** EXCERTO DO DOCUMENTO **

O episódio decorreu durante uma entrevista de Boris Johnson ao canal ITV, em que o jornalista Joe Pike dispunha de uma fotografia, publicada no jornal Daily Mirror, de uma criança de quatro anos, com um possível diagnóstico de pneumonia, a dormir numa “cama” de casacos no chão de um hospital na cidade de Leeds, no Reino Unido.
Apresentada como uma prova da degradação do National Health Service (NHS, o sistema nacional de saúde britânico), Pike tentou mostrar a fotografia a Johnson, tendo-se este aparentemente recusado a olhar para ela. O repórter tentou repetidamente que o primeiro-ministro visse a imagem, mas Johnson preferiu falar dos seus planos de investimento para o NHS, dizendo que ainda não a tinha visto e que a “estudaria mais tarde”.
Perante a insistência de Pike, Johnson terá então tirado o telemóvel das mãos e colocado no bolso do casaco do entrevistador. Só que, visado pelas queixas do jornalista, o primeiro-ministro voltou então atrás com a decisão e viu a fotografia.
“É uma fotografia terrível, e obviamente peço desculpa à família a todos aqueles que têm tido experiências terríveis no NHS, mas o que estamos a fazer é apoiá-lo [ao NHS]”, concedeu Johnson defendendo, porém, que os doentes no NHS “têm uma experiência melhor do que este pobre miúdo teve.”
O primeiro-ministro pediu ainda desculpa por ter tirado o telefone ao jornalista.
Decorrendo em plena campanha eleitoral — já que as eleições gerais acontecem no próximo dia 12 de dezembro e o atual primeiro-ministro é o candidato pelo partido Conservador —, os partidos da oposição não perderam tempo a partilhar as imagens televisivas nas redes sociais e a acusar Johnson de falta de empatia.
“Ele simplesmente não quer saber”, escreveu Jeremy Corbyn, candidato pelo partido Trabalhista. “Eu penso que ninguém se devia comportar assim. Apesar de muitas perguntas dos jornalistas irritarem os políticos, é o que é, é parte do processo democrático. Não acho que esse seja o tipo de comportamento que devamos ter — eu nunca faria isso”, acrescentou.
Também a líder dos Liberais Democratas, Jo Swinson, reagiu, dizendo que Johnson “simplesmente não quer saber”.
Um murro que não o foi
O caso, porém, não se ficou por aí. De forma a conter os potenciais estragos políticos da entrevista do primeiro-ministro, o seu secretário de estado para a Saúde, Matt Hancock, foi ao hospital de Leeds para verificar a degradação do serviço em primeira mão.
No entanto, a sua ida também ficou marcada por controvérsia, tendo sido recebido com protestos de ativistas trabalhistas. No rescaldo dos protestos, um conselheiro de Hancock foi atingido na cara e a equipa de campanha de Johnson apressou-se criticar o episódio categorizando-o como uma agressão a um membro do partido Conservador.

** ATIVIDADES **
A) Extraia da notícia sobre a entrevista de Boris Johnson o trecho que começa nas palavras "Um murro que" e termina depois de "em primeira mão.", sem alterações.
B) Responda com base na notícia sobre a entrevista de Boris Johnson:
(i) Em que canal de televisão decorreu a entrevista?
(ii) Em que dia se realizam as eleições gerais?
(iii) Quem foi ao hospital de Leeds para verificar o serviço em primeira mão?

** EXCERTOS DE DADOS **

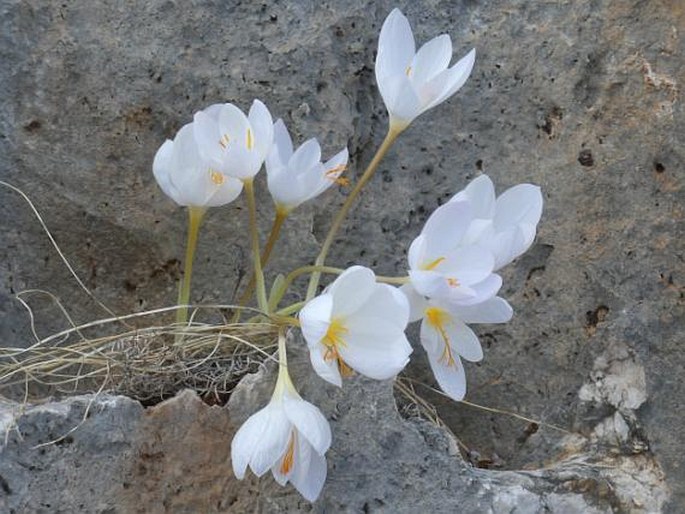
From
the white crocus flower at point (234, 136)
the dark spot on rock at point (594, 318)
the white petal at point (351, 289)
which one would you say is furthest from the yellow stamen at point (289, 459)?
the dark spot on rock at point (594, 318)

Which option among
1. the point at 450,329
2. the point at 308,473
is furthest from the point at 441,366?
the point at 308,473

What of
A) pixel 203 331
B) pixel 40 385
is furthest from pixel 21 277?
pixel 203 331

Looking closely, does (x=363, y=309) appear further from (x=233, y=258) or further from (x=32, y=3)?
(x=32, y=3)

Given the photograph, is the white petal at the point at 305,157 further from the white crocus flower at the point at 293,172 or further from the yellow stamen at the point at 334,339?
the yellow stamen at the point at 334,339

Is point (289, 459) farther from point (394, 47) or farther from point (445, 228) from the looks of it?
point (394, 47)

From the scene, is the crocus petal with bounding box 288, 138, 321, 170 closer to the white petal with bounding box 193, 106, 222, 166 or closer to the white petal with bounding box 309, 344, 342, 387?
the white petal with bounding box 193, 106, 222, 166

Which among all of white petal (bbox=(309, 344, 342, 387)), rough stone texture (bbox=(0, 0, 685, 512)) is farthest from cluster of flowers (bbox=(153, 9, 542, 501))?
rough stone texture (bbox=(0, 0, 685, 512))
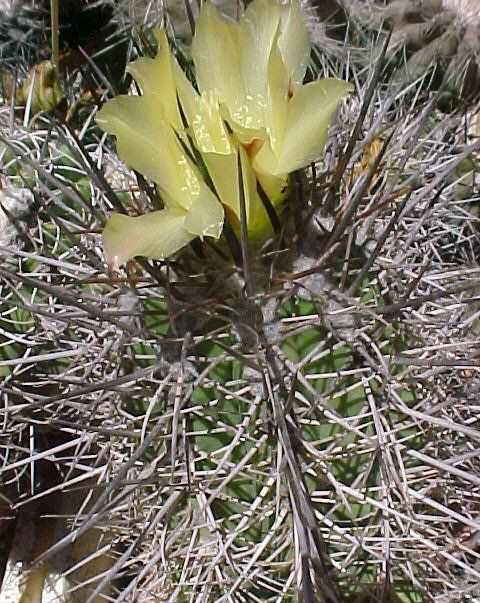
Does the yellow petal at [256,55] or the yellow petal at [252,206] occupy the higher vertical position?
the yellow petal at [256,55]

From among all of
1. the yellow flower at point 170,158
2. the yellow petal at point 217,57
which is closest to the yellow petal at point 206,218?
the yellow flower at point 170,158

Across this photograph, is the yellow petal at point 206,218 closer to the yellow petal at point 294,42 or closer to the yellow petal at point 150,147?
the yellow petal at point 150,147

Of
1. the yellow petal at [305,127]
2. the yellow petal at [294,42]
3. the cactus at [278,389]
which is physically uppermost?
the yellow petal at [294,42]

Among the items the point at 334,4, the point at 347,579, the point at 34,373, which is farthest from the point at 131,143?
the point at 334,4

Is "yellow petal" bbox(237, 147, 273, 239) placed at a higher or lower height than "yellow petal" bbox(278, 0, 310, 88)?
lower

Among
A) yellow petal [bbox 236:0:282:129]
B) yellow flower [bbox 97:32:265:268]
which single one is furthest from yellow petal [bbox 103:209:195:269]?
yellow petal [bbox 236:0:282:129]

---

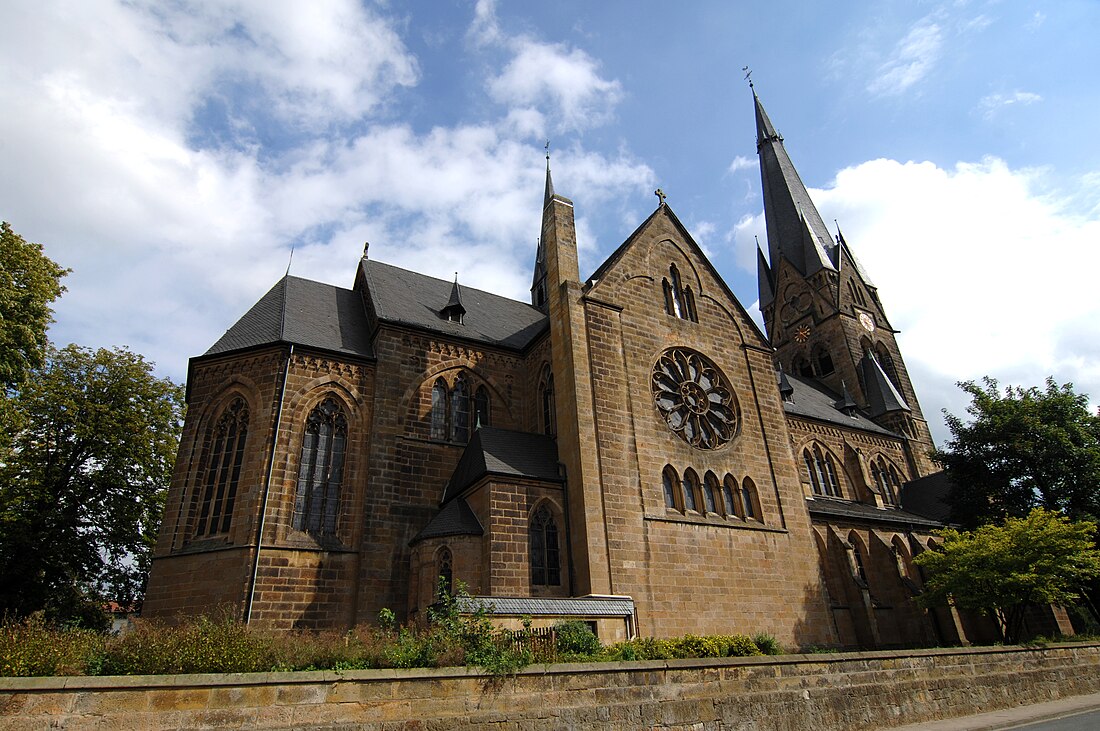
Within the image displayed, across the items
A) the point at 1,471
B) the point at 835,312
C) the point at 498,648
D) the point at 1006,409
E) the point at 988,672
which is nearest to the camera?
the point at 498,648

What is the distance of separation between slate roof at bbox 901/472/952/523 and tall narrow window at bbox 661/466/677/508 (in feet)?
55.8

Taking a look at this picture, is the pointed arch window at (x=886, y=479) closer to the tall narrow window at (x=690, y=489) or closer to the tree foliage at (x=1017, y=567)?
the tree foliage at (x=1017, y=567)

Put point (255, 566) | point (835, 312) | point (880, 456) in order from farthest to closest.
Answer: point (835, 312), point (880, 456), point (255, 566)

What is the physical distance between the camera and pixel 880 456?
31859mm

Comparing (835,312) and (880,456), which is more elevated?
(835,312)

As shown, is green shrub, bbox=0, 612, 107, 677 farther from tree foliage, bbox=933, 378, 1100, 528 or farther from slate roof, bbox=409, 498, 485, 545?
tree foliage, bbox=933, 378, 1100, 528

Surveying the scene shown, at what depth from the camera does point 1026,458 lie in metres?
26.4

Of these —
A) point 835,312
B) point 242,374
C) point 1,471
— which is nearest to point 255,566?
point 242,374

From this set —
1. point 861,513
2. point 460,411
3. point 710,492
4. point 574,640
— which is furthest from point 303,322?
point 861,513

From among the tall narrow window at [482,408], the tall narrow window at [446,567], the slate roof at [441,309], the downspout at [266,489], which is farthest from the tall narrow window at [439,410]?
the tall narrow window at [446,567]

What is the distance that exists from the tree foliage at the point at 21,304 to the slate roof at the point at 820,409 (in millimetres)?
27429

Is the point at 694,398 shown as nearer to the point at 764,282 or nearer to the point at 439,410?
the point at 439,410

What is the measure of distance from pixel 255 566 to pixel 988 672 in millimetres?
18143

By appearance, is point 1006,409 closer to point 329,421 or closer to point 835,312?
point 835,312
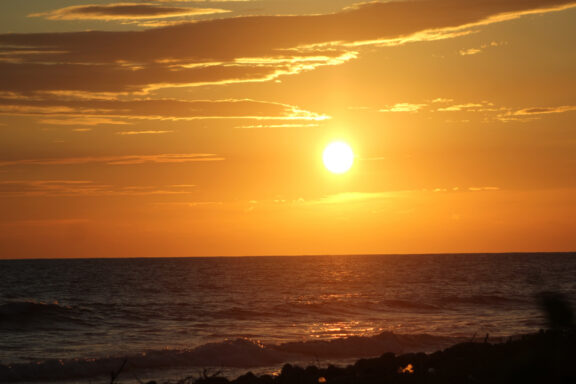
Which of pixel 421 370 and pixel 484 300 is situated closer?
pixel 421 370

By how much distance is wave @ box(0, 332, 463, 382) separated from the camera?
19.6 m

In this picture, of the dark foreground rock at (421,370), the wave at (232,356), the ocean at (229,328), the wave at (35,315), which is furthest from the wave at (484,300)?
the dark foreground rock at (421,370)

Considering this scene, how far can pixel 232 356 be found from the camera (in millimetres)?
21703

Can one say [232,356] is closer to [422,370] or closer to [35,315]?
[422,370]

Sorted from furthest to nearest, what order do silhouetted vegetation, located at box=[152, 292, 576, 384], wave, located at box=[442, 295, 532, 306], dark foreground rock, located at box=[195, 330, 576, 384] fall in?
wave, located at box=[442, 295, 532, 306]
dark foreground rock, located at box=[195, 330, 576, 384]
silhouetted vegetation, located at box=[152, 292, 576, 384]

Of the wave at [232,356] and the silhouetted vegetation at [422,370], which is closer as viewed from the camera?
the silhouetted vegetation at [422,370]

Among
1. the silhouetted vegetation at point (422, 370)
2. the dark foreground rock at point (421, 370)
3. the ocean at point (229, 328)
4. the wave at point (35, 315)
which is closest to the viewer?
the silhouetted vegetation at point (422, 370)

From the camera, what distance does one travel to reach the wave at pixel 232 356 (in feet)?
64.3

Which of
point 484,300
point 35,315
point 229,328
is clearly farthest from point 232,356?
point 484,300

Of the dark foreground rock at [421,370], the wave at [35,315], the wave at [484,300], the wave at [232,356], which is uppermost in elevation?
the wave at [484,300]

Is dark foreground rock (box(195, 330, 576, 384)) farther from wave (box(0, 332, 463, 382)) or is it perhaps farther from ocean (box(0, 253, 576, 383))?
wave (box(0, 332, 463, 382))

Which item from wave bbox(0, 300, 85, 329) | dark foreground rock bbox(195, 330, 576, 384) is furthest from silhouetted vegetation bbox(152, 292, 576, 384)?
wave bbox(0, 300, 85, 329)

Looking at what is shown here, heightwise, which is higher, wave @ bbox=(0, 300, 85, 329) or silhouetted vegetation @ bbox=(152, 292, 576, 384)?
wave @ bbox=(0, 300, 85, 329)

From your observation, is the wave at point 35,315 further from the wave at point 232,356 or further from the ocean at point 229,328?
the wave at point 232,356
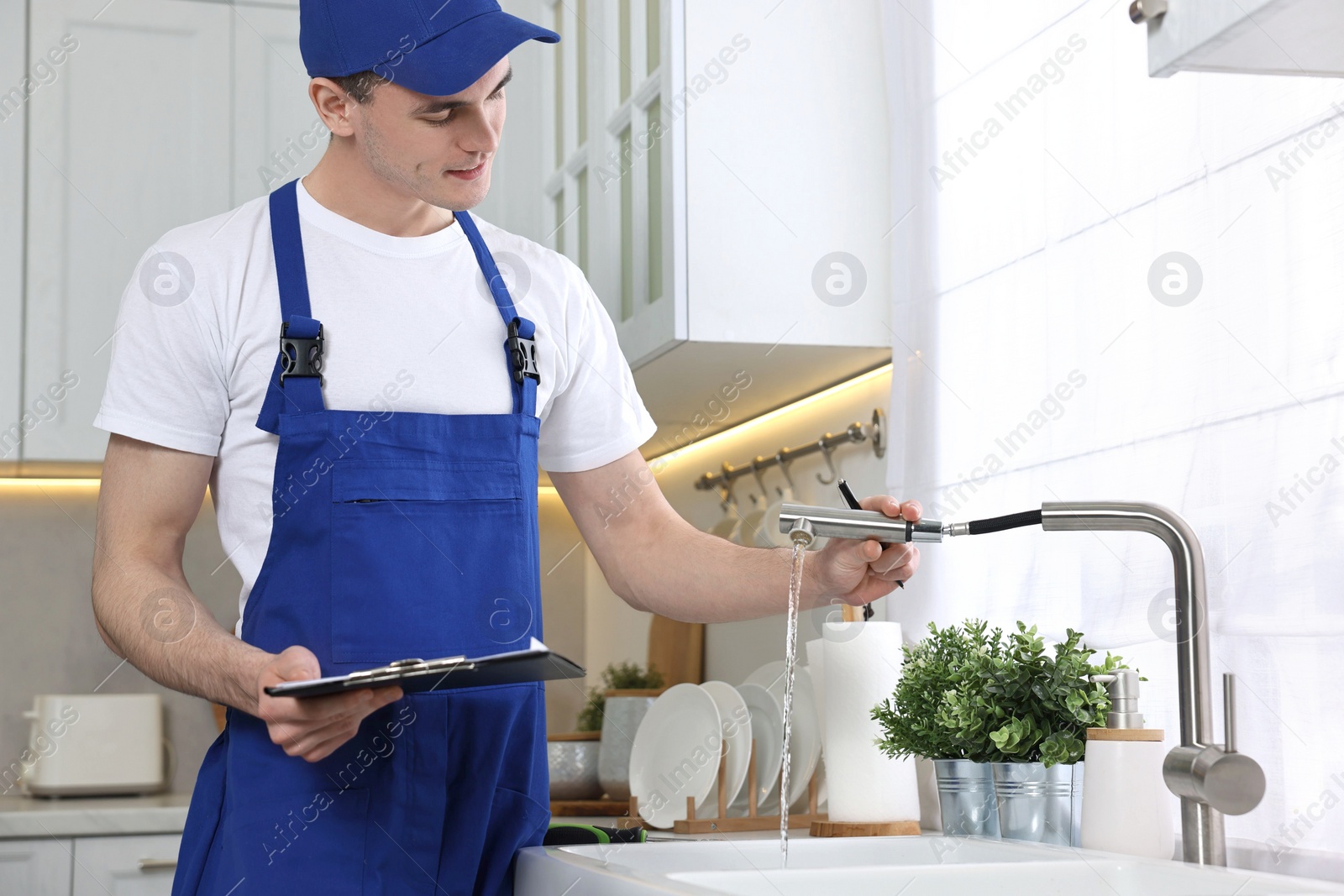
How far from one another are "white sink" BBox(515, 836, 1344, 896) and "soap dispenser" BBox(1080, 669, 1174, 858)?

==

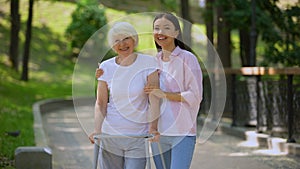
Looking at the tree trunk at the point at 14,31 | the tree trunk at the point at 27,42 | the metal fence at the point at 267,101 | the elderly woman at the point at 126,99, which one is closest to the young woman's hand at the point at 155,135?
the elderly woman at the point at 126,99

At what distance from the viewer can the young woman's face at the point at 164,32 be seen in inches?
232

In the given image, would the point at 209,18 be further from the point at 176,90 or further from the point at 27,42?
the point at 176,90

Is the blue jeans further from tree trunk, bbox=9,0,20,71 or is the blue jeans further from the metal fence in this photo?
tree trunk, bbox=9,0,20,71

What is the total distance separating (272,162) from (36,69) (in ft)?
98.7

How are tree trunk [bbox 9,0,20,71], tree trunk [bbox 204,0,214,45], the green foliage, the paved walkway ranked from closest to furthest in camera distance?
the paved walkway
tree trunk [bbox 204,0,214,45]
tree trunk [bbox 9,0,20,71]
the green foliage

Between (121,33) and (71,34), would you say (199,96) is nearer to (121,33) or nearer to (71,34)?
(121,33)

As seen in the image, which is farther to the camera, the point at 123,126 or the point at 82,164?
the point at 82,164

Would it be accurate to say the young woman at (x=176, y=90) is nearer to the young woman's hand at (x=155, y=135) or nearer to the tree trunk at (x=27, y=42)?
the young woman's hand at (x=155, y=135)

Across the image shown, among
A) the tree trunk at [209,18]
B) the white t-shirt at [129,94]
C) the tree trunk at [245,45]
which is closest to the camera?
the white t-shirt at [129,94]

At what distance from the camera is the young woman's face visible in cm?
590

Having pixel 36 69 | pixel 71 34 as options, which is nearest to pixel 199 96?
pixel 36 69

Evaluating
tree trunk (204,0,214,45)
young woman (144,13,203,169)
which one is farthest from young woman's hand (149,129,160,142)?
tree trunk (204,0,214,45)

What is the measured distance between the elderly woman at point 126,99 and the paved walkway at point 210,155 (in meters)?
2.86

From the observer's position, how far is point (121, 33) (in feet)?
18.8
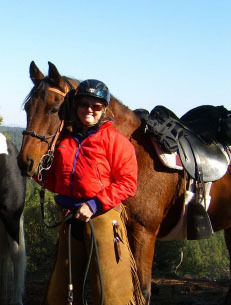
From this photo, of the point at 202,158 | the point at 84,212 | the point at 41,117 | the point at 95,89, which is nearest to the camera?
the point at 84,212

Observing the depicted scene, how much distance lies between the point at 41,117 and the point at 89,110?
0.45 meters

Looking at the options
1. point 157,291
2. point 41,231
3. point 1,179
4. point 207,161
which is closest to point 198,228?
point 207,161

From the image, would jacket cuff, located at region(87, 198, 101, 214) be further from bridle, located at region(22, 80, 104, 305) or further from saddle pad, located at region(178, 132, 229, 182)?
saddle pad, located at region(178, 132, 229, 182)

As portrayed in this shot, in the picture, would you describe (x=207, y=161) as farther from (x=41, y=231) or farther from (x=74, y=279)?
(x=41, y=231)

** RESPOSTAS ÀS TAREFAS **
A)
Um murro que não o foi
O caso, porém, não se ficou por aí. De forma a conter os potenciais estragos políticos da entrevista do primeiro-ministro, o seu secretário de estado para a Saúde, Matt Hancock, foi ao hospital de Leeds para verificar a degradação do serviço em primeira mão.

B)
(i) No canal ITV.
(ii) No dia 12 de dezembro.
(iii) Matt Hancock, secretário de estado para a Saúde.